## Given instruction
Count the lines in the entries below that contain the string "locateOnScreen", and give only the number.

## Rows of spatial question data
******
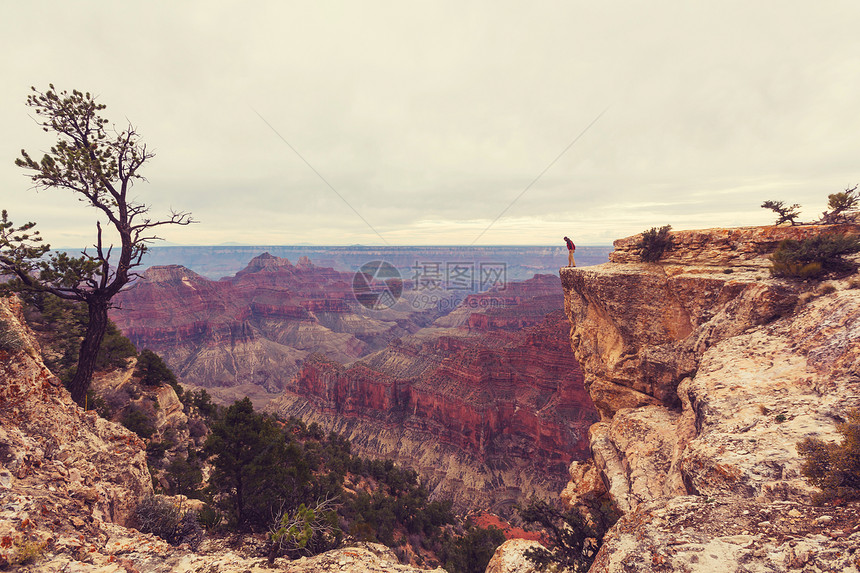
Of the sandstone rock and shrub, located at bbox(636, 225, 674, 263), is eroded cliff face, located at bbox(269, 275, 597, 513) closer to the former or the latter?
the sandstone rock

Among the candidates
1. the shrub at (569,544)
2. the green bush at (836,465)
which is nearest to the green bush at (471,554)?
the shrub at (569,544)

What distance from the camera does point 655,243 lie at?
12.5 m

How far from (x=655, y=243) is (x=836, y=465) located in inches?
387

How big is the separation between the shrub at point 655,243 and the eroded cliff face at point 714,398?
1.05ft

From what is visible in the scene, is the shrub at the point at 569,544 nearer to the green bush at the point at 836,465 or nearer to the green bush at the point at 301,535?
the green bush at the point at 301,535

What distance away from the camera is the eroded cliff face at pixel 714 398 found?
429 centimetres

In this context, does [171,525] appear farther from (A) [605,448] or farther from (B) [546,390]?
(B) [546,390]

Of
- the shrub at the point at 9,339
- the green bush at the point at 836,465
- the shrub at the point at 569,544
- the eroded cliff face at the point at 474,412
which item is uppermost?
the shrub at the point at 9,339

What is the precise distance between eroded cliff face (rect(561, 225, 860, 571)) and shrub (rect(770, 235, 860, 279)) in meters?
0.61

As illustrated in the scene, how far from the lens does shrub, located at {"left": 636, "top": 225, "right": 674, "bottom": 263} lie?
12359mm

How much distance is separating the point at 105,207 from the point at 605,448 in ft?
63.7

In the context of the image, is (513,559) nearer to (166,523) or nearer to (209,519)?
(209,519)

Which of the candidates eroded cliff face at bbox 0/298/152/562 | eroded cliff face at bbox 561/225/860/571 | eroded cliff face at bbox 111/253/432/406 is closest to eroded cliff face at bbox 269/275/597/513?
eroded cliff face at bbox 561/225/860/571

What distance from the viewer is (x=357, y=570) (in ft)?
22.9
******
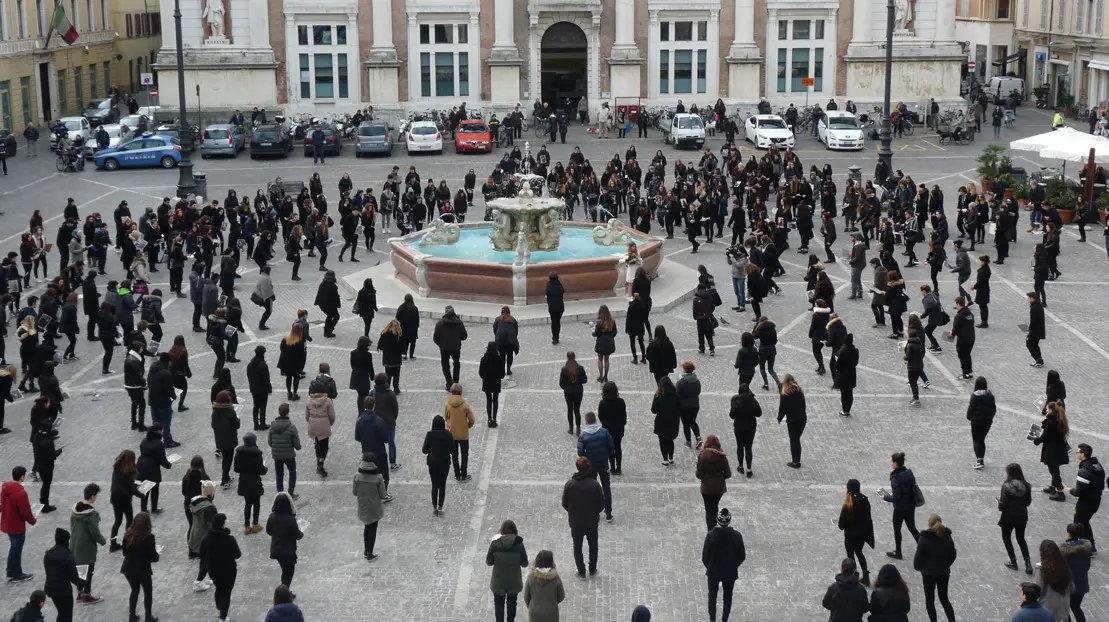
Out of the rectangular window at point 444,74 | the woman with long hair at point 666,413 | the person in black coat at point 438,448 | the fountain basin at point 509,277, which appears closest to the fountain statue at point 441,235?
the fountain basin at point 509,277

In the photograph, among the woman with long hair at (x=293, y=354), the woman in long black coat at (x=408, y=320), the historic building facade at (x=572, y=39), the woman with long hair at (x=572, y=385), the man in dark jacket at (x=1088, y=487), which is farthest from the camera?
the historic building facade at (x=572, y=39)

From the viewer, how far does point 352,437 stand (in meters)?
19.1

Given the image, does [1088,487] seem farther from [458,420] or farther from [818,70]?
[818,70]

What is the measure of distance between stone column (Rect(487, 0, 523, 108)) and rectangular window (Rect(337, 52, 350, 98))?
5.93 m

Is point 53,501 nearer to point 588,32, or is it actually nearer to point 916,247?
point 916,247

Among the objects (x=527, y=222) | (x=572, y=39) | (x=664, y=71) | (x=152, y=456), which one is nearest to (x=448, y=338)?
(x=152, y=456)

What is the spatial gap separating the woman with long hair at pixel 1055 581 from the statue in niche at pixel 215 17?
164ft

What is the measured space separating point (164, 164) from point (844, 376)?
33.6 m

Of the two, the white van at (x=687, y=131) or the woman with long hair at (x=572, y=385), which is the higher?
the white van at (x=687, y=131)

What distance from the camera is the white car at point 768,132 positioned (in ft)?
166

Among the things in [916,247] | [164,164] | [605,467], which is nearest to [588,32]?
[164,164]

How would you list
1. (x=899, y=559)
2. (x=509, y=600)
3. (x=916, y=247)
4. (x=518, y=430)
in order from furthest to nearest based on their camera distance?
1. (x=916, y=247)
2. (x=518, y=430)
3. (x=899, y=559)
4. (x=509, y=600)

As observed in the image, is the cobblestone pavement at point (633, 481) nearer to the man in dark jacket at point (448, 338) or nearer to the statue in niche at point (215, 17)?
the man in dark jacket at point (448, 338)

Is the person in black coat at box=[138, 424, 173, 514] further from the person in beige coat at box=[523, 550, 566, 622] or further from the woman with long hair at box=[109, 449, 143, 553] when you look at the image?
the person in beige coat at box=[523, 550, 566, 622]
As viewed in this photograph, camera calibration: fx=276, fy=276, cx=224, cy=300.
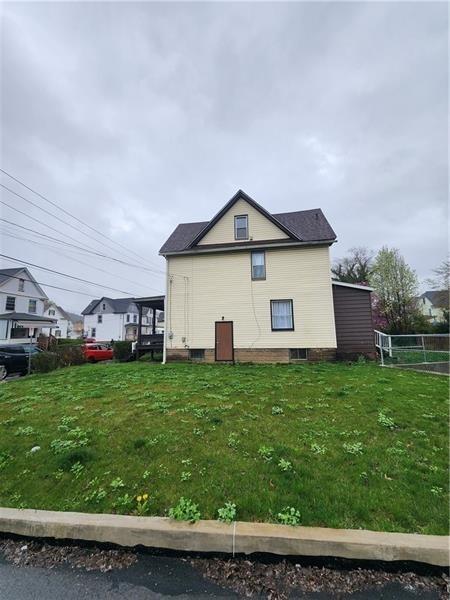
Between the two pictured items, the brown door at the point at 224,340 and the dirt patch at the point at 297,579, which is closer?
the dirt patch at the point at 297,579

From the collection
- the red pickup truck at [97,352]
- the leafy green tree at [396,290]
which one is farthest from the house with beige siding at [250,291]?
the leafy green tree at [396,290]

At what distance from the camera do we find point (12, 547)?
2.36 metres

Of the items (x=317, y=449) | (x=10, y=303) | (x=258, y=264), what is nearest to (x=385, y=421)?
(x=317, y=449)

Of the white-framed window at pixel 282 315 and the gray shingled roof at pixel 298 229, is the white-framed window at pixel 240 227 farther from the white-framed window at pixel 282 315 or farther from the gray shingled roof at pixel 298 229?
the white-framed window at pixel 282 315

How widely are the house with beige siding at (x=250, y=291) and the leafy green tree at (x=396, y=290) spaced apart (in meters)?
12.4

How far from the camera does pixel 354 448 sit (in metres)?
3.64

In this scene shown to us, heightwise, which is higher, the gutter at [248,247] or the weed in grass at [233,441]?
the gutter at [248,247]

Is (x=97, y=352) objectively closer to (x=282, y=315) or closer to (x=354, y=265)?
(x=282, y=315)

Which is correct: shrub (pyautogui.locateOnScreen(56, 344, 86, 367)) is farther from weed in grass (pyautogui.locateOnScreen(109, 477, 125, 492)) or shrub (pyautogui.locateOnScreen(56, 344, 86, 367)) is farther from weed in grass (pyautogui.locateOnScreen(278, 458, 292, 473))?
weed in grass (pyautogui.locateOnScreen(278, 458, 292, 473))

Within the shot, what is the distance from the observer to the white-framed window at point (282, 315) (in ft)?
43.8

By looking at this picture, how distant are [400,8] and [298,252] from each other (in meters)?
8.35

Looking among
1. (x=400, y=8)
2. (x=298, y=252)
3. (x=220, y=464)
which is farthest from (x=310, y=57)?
******
## Correct result
2